Current projections based on available data predict that the demand for pediatric rheumatologists will far outstrip — possibly even double — the supply of working providers in less than a decade. Meanwhile, pediatric patients are not being enrolled in clinical trials at robust enough rates to keep pace with therapeutic advances.
Understanding and addressing these twin hurdles will be critical to the future of pediatric rheumatology as a sub-specialty, and essential to improving the current state of suboptimal access to patient care in many parts of the country.
Jay Mehta, MD, MS, attending physician within the division of rheumatology, and director of the pediatric rheumatology fellowship program, at the Children’s Hospital of Philadelphia, was blunt when asked about the workforce shortage in his field.
“We still have one,” he told Healio Rheumatology.
Some sobering numbers underscore this point.

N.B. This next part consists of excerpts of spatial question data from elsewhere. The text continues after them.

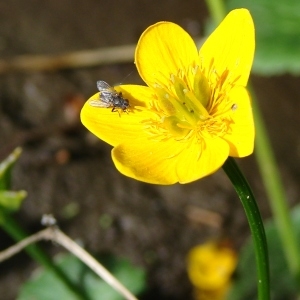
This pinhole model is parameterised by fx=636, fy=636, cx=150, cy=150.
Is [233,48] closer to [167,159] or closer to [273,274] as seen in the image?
[167,159]

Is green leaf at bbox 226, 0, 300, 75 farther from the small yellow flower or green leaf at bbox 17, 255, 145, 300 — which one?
green leaf at bbox 17, 255, 145, 300

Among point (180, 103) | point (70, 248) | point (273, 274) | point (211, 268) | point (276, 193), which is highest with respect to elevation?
point (180, 103)

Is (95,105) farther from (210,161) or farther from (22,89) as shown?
(22,89)

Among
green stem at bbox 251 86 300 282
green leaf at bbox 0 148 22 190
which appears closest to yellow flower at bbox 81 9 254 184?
green leaf at bbox 0 148 22 190

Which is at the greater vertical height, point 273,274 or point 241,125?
point 241,125

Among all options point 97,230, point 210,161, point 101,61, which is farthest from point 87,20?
point 210,161

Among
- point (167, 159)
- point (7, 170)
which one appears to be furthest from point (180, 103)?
point (7, 170)

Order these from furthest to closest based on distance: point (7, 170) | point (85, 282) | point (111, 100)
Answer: point (85, 282), point (7, 170), point (111, 100)

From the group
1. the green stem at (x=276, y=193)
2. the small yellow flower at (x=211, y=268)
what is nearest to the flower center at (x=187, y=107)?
the green stem at (x=276, y=193)

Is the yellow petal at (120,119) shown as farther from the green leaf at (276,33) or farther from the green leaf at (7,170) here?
the green leaf at (276,33)
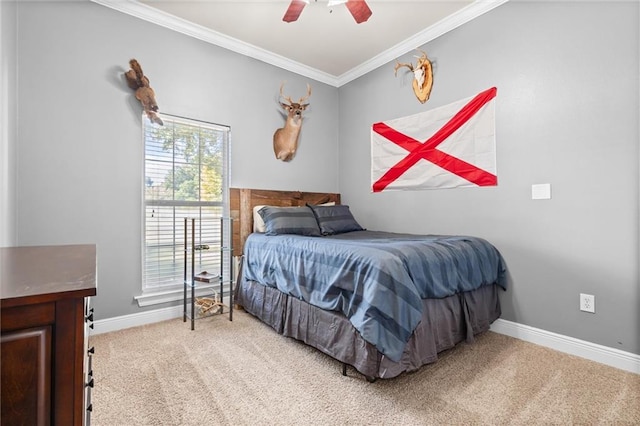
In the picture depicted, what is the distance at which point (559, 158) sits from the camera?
2227 millimetres

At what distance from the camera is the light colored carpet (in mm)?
1469

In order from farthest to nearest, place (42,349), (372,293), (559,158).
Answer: (559,158) < (372,293) < (42,349)

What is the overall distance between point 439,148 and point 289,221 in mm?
1602

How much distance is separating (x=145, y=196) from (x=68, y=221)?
1.86 feet

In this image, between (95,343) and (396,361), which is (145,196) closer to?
(95,343)

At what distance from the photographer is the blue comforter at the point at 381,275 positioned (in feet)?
5.29

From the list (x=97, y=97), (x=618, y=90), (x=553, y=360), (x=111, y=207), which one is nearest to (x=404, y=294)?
(x=553, y=360)

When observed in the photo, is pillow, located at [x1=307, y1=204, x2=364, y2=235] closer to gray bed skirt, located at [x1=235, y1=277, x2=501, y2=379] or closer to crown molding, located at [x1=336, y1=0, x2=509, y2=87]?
gray bed skirt, located at [x1=235, y1=277, x2=501, y2=379]

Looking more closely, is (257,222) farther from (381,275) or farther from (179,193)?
(381,275)

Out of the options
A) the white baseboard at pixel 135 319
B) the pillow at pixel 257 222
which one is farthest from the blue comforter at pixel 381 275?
the white baseboard at pixel 135 319

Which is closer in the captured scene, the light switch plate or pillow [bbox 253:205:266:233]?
the light switch plate

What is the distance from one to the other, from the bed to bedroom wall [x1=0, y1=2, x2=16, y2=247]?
1.65 meters

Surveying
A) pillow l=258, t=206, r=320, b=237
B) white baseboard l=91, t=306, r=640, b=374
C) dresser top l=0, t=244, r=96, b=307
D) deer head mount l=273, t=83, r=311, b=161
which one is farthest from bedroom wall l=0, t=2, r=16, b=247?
deer head mount l=273, t=83, r=311, b=161

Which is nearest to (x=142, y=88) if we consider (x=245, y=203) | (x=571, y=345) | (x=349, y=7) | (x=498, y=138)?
(x=245, y=203)
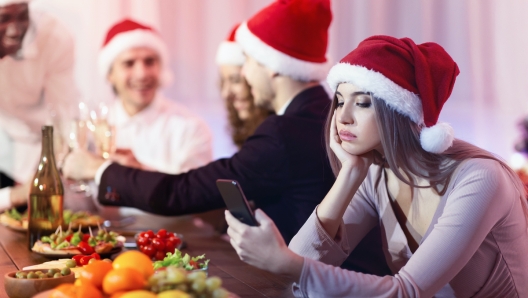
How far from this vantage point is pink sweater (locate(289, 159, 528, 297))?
127cm

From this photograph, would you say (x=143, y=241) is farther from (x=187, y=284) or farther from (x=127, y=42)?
(x=127, y=42)

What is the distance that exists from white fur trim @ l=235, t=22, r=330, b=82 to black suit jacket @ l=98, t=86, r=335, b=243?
9 centimetres

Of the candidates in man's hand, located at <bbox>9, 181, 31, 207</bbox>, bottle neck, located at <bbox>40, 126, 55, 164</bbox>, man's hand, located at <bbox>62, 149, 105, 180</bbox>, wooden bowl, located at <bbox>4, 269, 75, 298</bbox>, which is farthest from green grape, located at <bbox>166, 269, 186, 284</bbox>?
man's hand, located at <bbox>9, 181, 31, 207</bbox>

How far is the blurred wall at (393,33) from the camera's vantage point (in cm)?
413

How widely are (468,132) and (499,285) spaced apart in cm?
308

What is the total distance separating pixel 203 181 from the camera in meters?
2.15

According to a recently published workforce study from the American College of Rheumatology’s Pediatric Committee, barely more than 300 pediatric rheumatology providers were working in patient care in the United States as of 2015.
“The study predicted that by 2030, this number would decrease to approximately 260,” Colleen Correll, MD, chair of the ACR Pediatric Committee, who also serves as a liaison to the ACR’s Workforce Solutions Committee, said in an interview.
Meanwhile, further data showed that the projected demand for pediatric rheumatologists would increase from 382 providers to 461 during that same timeframe, according to Correll.
“Therefore, according to our model’s prediction, by 2030, the demand for pediatric rheumatologists will be twice the supply,” she said.
Recent data from the ACR’s National Residents Matching Program are similarly sobering. Findings show that just 62.8% of available pediatric rheumatology program slots were filled for the 2023 appointment year.
Although these statistics are ominous for myriad reasons — not least of which being stymied access to care — one key implication that may be overlooked is that with fewer doctors subspecializing in pediatric rheumatology, and thus becoming familiar with its specific treatment landscape, it may be increasingly difficult to safely enroll large numbers of patients in clinical trials.
However, this is just one explanation for the ongoing issue of low clinical trial enrollment in pediatric rheumatology studies, according to Brett Smith, DO, of Blount Memorial Physicians Group and East Tennessee Children’s Hospital.
“Recruitment is likely lower than expected due to high levels of clinical and administrative demands leaving less room for research interests, low volumes of participating patients/families and institutional barriers, in addition to the declining workforce,” he told Healio Rheumatology.
But it doesn’t have to be this way.
For Mehta, what is so surprising about the current situation is that many trainees who are exposed to pediatric rheumatology ultimately are sold on the specialty.
“I take any opportunity I can to speak to medical students or residents about the joys of a career in pediatric rheumatology,” he said. “We create amazing long-term relationships. We think about our diseases creatively. We use knowledge of immunology and work in high-functioning multidisciplinary teams.”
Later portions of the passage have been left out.